BREAKING CHANGE: create_async_generator now returns AsyncGenerator instead of AsyncResult

* refactor(g4f/Provider/ChatGptEs.py): update ChatGptEs model configuration

- Update models list to include gpt-3.5-turbo
- Remove chatgpt-4o-latest from supported models
- Remove model_aliases mapping for gpt-4o

* feat(g4f/Provider/DeepInfraChat.py): add Accept-Language header support

- Add Accept-Language header for internationalization
- Maintain existing header configuration
- Improve request compatibility with language preferences

* refactor(g4f/Provider/needs_auth/Gemini.py): add ProviderModelMixin inheritance

- Add ProviderModelMixin to class inheritance
- Import ProviderModelMixin from base_provider
- Move BaseConversation import to base_provider imports

* refactor(g4f/Provider/Liaobots.py): update model details and aliases

- Add version suffix to o1 model IDs
- Update model aliases for o1-preview and o1-mini
- Standardize version format across model definitions

* refactor(g4f/Provider/PollinationsAI.py): enhance model support and generation

- Split generation logic into dedicated image/text methods
- Add additional text models including sur and claude
- Add width/height parameters for image generation
- Add model existence validation
- Add hasattr checks for model lists initialization

* chore(gitignore): add provider cache directory

- Add g4f/Provider/.cache to gitignore patterns

* refactor(g4f/Provider/ReplicateHome.py): update model configuration

- Update default model to gemma-2b-it
- Add default_image_model configuration
- Remove llava-13b from supported models
- Simplify request headers

* feat(g4f/models.py): expand provider and model support

- Add new providers DarkAI and PollinationsAI
- Add new models for Mistral, Flux and image generation
- Update provider lists for existing models
- Add P1 and Evil models with experimental providers

BREAKING CHANGE: Remove llava-13b model support

* refactor(Airforce): Update type hint for split_message return

- Change return type of  from  to  for consistency with import.
- Maintain overall functionality and structure of the  class.
- Ensure compatibility with type hinting standards in Python.

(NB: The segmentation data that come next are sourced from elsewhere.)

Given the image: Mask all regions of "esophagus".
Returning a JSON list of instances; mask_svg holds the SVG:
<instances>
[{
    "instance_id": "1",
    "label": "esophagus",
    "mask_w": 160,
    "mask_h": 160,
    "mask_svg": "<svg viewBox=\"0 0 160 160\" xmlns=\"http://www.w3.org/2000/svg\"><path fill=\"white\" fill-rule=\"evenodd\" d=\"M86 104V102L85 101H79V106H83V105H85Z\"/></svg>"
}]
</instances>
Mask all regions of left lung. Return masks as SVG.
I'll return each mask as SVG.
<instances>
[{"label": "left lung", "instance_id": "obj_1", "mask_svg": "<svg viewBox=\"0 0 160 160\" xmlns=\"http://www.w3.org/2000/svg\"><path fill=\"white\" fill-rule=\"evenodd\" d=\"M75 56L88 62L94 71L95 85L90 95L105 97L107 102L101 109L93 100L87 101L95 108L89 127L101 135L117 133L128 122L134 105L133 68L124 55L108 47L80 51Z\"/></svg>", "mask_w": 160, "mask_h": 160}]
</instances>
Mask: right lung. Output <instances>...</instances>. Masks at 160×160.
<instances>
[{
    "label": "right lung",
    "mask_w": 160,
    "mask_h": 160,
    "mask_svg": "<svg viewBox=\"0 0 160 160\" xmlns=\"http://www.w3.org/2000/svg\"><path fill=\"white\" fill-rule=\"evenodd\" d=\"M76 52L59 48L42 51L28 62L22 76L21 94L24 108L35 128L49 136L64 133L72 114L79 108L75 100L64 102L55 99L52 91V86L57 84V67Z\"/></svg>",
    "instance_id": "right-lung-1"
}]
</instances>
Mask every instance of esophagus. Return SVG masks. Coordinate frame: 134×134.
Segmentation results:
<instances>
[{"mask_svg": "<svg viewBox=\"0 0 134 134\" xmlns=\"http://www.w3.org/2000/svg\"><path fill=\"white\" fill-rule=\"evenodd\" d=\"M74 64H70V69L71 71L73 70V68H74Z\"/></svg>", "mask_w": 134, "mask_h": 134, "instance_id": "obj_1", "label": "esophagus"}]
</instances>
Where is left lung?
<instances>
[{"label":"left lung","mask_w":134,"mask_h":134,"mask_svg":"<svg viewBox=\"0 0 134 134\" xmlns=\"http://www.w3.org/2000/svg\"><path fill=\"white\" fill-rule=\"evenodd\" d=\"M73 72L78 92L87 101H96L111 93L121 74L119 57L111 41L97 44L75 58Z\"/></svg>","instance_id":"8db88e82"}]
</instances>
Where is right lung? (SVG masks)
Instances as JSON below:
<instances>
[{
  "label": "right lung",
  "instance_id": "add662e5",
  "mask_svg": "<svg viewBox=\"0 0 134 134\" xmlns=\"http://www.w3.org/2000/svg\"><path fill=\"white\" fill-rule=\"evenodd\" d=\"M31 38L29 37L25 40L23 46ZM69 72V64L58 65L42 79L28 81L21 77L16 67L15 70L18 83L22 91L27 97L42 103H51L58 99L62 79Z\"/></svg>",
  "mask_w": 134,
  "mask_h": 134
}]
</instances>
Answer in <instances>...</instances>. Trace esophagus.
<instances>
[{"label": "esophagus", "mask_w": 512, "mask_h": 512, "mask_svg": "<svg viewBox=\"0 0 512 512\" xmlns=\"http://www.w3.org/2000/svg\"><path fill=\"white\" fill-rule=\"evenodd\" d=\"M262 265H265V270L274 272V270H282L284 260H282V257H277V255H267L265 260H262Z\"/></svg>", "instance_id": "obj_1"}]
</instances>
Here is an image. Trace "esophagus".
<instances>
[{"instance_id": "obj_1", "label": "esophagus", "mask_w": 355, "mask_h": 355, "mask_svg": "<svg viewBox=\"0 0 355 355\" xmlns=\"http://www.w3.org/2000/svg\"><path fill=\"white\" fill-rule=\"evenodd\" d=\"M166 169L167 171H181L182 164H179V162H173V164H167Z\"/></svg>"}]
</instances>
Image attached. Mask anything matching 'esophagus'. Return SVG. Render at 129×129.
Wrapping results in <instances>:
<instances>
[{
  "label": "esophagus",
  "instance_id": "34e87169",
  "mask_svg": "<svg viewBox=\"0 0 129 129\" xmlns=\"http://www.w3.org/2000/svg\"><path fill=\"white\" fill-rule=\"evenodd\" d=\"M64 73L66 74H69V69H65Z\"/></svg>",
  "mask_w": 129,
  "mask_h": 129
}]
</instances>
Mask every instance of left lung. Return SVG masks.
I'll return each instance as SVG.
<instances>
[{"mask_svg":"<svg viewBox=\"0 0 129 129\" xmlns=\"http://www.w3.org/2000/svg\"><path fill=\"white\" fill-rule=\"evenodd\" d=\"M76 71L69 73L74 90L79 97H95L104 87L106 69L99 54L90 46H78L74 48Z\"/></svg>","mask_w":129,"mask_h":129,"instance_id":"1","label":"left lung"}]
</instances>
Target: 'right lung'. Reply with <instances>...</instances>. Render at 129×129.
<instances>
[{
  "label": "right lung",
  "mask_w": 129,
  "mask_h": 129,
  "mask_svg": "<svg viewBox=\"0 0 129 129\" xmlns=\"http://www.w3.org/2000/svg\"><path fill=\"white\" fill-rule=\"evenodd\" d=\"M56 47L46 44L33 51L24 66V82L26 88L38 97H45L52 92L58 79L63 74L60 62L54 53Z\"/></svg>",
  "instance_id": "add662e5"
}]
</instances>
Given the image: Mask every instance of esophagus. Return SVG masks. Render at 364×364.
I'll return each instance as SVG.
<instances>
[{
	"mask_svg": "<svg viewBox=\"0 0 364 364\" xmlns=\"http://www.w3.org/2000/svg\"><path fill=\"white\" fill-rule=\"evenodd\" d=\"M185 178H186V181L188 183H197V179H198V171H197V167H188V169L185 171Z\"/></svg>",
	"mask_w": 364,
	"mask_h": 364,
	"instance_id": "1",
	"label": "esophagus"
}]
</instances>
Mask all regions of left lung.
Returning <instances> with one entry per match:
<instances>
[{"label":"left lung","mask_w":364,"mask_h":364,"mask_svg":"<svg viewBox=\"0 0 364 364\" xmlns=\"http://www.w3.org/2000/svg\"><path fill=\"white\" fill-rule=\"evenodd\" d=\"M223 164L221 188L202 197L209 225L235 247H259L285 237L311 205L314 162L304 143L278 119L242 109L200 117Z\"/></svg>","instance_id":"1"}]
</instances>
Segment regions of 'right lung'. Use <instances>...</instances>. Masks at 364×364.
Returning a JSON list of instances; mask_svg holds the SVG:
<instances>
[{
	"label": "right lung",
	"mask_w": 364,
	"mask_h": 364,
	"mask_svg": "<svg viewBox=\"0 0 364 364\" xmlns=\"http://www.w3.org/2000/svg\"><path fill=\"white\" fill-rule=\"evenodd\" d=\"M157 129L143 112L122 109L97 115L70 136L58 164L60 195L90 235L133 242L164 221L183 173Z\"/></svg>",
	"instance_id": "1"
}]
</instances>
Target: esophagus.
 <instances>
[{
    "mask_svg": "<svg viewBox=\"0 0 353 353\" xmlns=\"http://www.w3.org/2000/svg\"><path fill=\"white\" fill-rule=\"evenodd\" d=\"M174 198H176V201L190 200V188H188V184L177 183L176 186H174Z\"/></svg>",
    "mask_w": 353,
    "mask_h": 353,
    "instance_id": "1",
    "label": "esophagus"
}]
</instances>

* refactor(g4f/Provider/Airforce.py): Update type hint for split_message return

- Change return type of 'split_message' from 'list[str]' to 'List[str]' for consistency with import.
- Maintain overall functionality and structure of the 'Airforce' class.
- Ensure compatibility with type hinting standards in Python.

* feat(g4f/Provider/RobocodersAPI.py): Add support for optional BeautifulSoup dependency

- Introduce a check for the BeautifulSoup library and handle its absence gracefully.
- Raise a  if BeautifulSoup is not installed, prompting the user to install it.
- Remove direct import of BeautifulSoup to avoid import errors when the library is missing.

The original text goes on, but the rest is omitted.